Le roman Funérailles molles aborde le sujet sensible et dérangeant de la Réforme agraire. Ayant précédé d'une dizaine d'années la Révolution culturelle, c'est l'un des épisodes les plus meurtriers de l'histoire récente du pays, très peu traité dans la littérature chinoise en raison des tabous qui lui sont attachés. Inspiré d'une histoire vraie, le récit part d'allusions voilées aux événements douloureux qu'a vécus une jeune femme et qu'elle a occultés sa vie durant car le souvenir en était insupportable. Devenue âgée, elle voit soudain le passé resurgir violemment et, le choc ayant provoqué chez elle un état d'apparente prostration, revit intérieurement à l'envers, étape par étape, les drames disparus de sa mémoire tandis que son Ils s'évertue à les reconstituer — jusqu'au moment où il y renonce, l'oubli lui semblant préférable.
Ce roman apparaît à la fois comme un document exceptionnel et comme une œuvre littéraire majeure. Aussi intéressant par le fond que par la forme, il dépasse le cadre de la Réforme agraire chinoise pour livrer une réflexion universelle et toujours actuelle sur la tentation de l'oubli et le devoir de mémoire dans un contexte où la vérité historique se révèle insaisissable. Son importance a été soulignée par un article de Brice edroletti dans le Monde (26 août 2017).
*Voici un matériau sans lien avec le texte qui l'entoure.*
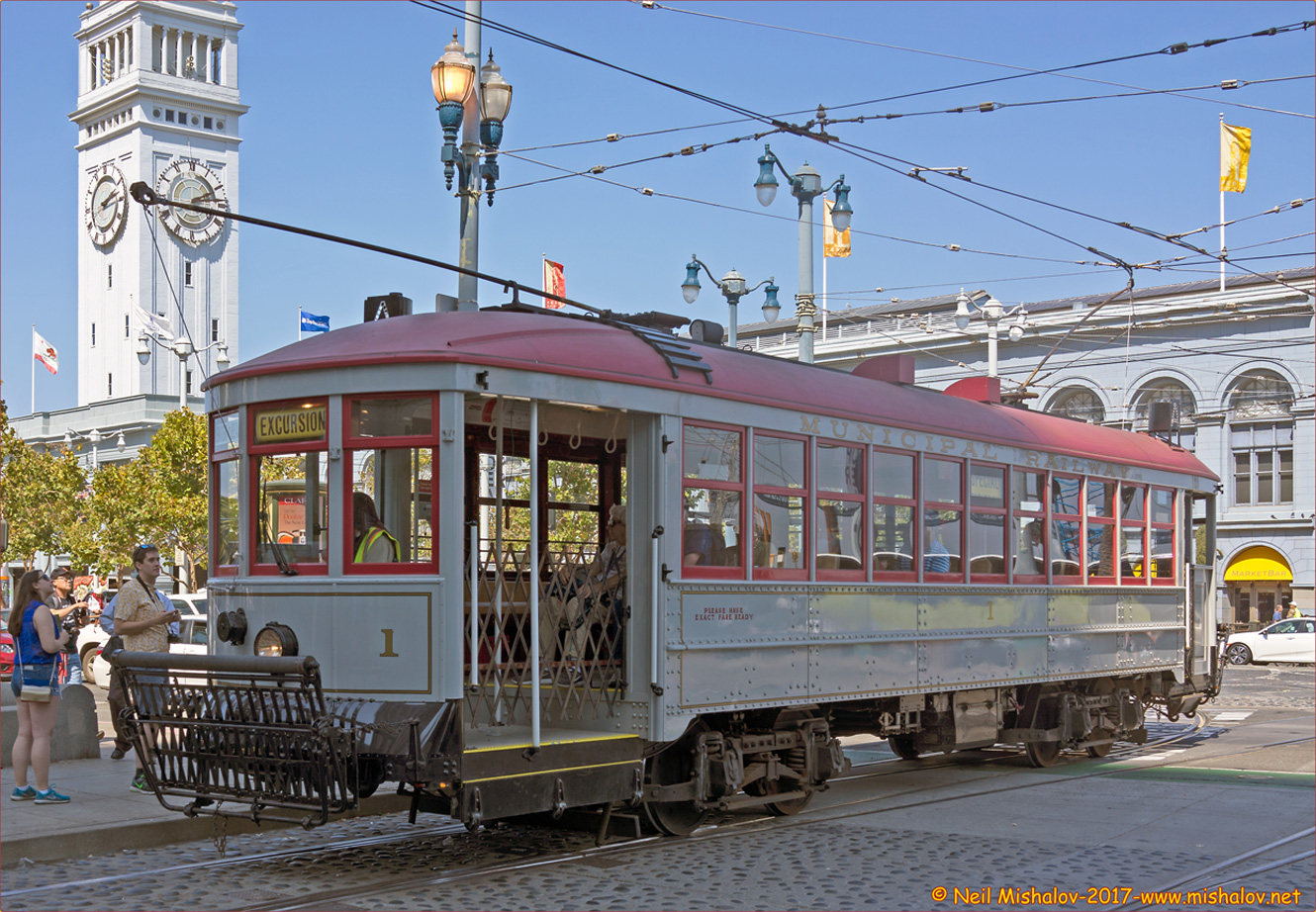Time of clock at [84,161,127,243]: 2:12
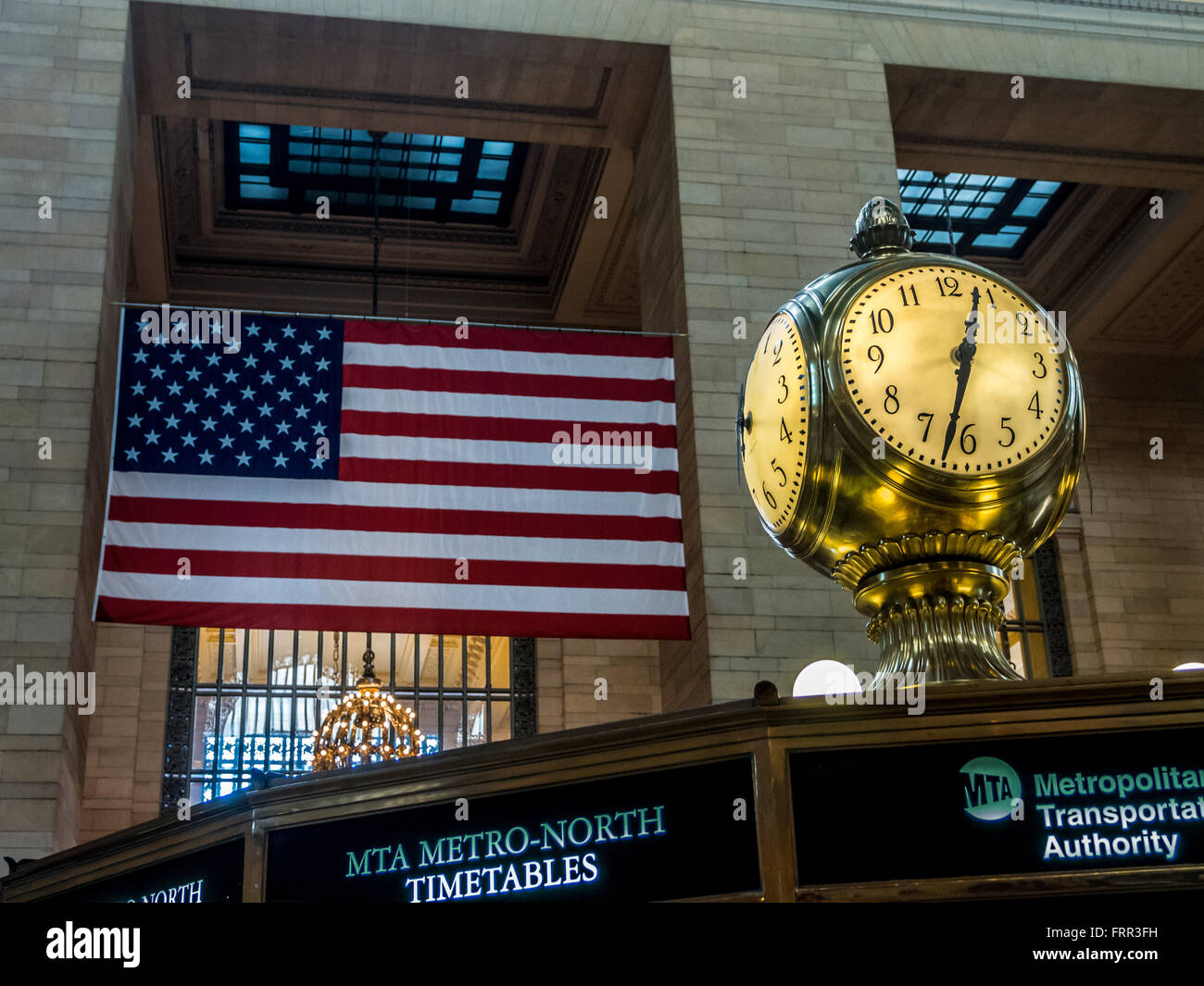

Fang Fang, née en 1955, compte parmi les grands écrivains contemporains chinois. Encore peu traduite en français, elle décrit dans ses œuvres la misère du prolétariat urbain dans la Chine du miracle économique — misère qu'elle a bien connue. Publié en août 2016 aux très officielles éditions Littérature du peuple,Ruan mai(le titre chinois de Funérailles molles) a été bien reçu et n'a pas suscité de critique majeure jusqu'à ce qu'il soit couronné du prix Lu Yao, en avril 2017. Il a alors fait l'objet de vives attaques de la part d'une frange ultraconservatrice du Parti. Interdit mais continuant de circuler, il a suscité un vif intérêt et des commentaires très positifs de nombreux lecteurs et internautes chinois qui ont spontanément apporté leurs témoignages personnels.

Brigitte Duzan est sinologue et traductrice. Elle a créé et anime deux sites web de référence sur la littérature et le cinéma chinois (chinese-shortstories.com et chinesemovies.com.fr) ainsi qu'un club de lecture du Centre culturel de Chine à Paris.